When Redhat appeared IBM took an interest… And suddenly we were propelled into “Linux: Phase 2″… We had properly backed distros with actual support. IBM, and later Canonical, put a lot of work into making the windowing system feel better, the configuration madness feel more controlled, and now hardware vendors started to take a little more notice and created actual drivers for the system. Mostly, the drivers were because Linux was being used a server, sharing things like modems and printers, so it was beneficial to do it for office environments. But the advent of the “SOHO” meant that anyone could have, say, an HP Laserjet on their desk.. and thanks to IBM and HP, they could now use their printer on Linux..
But even in the late 1990s, Linux was still a bit of a config hell. Recompiling kernels, failing dependencies, and cryptic error messages just turned people away in droves. But, so long as you stayed on the straight and narrow, email, web browsing, etc, Linux was pretty solid… I’d say by the late 1990s, Linux had entered its “Windows 95” phase. It was good, and was gaining traction, but was still very wobbly and prone to hard crashes and weird driver problems.
In my humble opinion, progress on Linux felt like it stalled from about 2000 to 2010. It was a period of consolidation. While it had made amazing progress, it seemed to disappear into being a “server OS”, andd the desktop side kind of went quiet. Other than “beardy-weirdies” like me who used it from time to time, it seemed that it had completely fallen out of favour with the general public.
While the number of distros exploded, the majority were seemingly just based on the same four or five base distros: Arch, Debian, Red Hat. Some offered more bleeding edge releases (with all the wobbliness that that entailed), while some were more stable. Plugging away in the background, Redhat, Debian, and the other main distros, just kept the candle burning, gradually and slowly improving while all these other little community-made distros based on their cores rose and fell.
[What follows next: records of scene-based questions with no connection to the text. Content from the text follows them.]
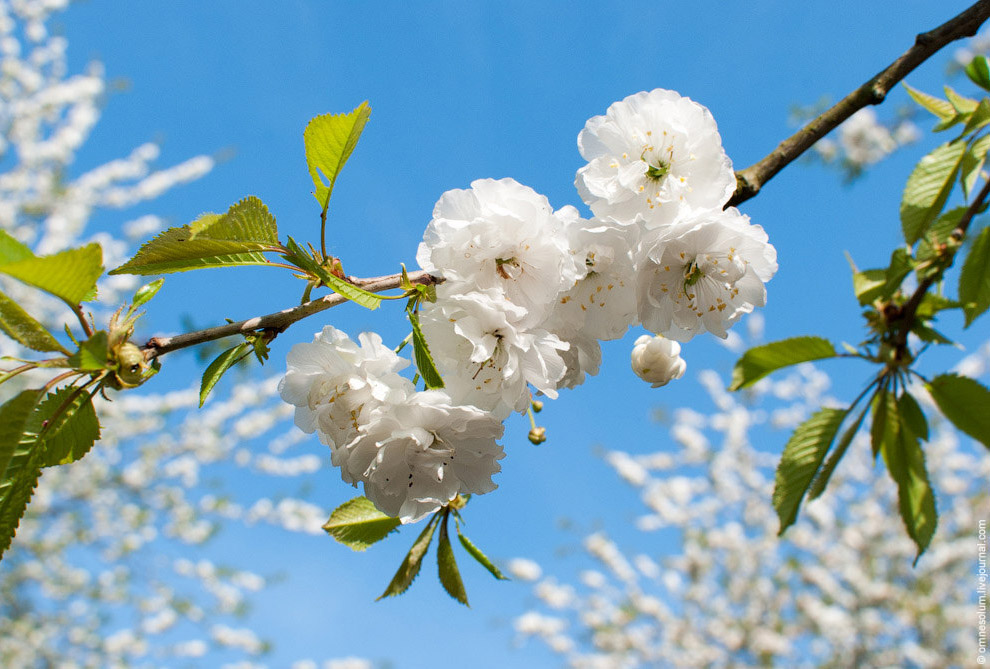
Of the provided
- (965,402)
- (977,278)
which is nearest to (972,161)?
(977,278)

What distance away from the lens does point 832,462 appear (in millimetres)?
1362

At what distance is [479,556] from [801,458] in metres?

If, like me, you were a debian user, the 2000s felt very solid. Debian just kept getting better and better. Support was growing for more devices, it was available for more things, and each release just felt more solid. I tried to ignore all the “upstart distros”.. They claimed too much in my opinion.
There didn’t feel like there were any major breakthroughs until Ubuntu became popular towards the end of the 2000s…. Ubuntu really did feel like the “Windows 98” era had begun. The UI was clunky and slow, but felt solid. It was clearly no contender for the “best UI” award, but it worked, and Canonical did some good work in standardising things. As a debian user I tried Ubuntu a few times, but bounced off the lack of software support and the godawful GNOME UI.
Since Canonical showed us that a Linux desktop wasn’t just possible, it was here already, it’s felt like we’ve been revving our engines, waiting for the take-off ever since. It just doesn’t feel like we’ve emerged from the history of needing to edit config files, of having to side-load random patches to fix little issues.. it’s getting less and less necessary, for sure, but we’re still not free of the command line.
It’s a shame because, unlike Windows 98 whose multitasking was janky and compartmentalisation woeful, we have a proper 64-bit pre-emptive multitasking core that’s secure and corporate-grade. We need to make that final break from the command line and having to hand-edit the config files in /etc to make changes to things. People are still scared to shift to Linux because they see people needing to work with the command line to fix issues, or search blogs. It’s just not quite idiot-proof.
Windows took the approach of moving all the config crap into the Registry and providing users with “regedit”. It was a halfway house, but I feel that’s what Linux needs to cut out a major percentage of the command-line wrangling that people may still need to do. Couple that with a proper Service management UI rather than “systemctl start…” on the command line, and I feel we’ll have emerged fully into the Windows 2000 era. Until then, for me, this feels like we’re stuck in the command-line Windows 98 era… Everything works… until it doesn’t!